The University of Washington's Jay Shendure and colleagues describe an approach for finding low frequency variants, while reining in sequence errors. This "single molecule molecular inversion probe," or smMIP, assay combines single molecule tagging with molecular inversion probe-based multiplexed targeted capture, they say. In their Genome Research study, for instance, investigators used smMIP on eight cell lines and 45 clinical cancer samples, targeting 33 clinically informative genes apiece. The approach picked up mutations at down to the 1 percent frequency level with 83 percent sensitivity, prompting those involved to argue that "smMIP will be broadly adoptable as a practical and effective method for accurately detecting low frequency mutations in both research and clinical settings."
For more on the method, check out the latest issue of our sister publication, In Sequence.

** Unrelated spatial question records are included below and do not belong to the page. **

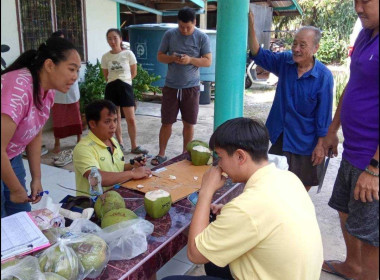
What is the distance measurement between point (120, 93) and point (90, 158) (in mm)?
2671

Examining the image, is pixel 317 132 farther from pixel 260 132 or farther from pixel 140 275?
pixel 140 275

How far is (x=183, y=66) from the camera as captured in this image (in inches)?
166

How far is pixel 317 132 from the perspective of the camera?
2.74m

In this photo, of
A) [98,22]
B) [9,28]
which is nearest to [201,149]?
[9,28]

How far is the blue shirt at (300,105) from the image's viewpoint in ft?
8.76

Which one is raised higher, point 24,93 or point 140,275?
point 24,93

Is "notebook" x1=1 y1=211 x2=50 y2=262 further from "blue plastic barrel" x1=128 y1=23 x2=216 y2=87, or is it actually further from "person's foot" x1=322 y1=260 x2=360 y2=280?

Complex breakpoints are common in cancer genomes, according to a study by researchers at the University of Virginia and elsewhere. Using a paired-end mapping algorithm called HYDRA-MULTI, the team tallied up breakpoints in 64 cancer samples using matched tumor and normal sequence data generated for The Cancer Genome Atlas. From mapping patterns for nearly 6,200 somatic structural variant breakpoints, the investigators determined that three-quarters of the tumor genomes housed one or more complex clusters of breakpoints. Their subsequent analyses suggest that many of the complex rearrangements found in the cancer genomes appeared through lone mutational events — apparently involving a combination of double-strand breaks and non-homologous repair.
Researchers from the Massachusetts General Hospital and Harvard Medical School performed deep sequencing on small RNAs from Caenorhabditis elegans and a few nematode worms from the same genus to explore the evolutionary history of small regulatory RNAs. When it sifted through microRNA, small interfering RNA, and piwi-interacting RNA profiles in the worms, the team saw relatively little conservation at specific siRNAs or piRNAs. On the other hand, C. elegans and the three other worms shared conservation across dozens of miRNA families and in broader features of the siRNA and piRNA pathways.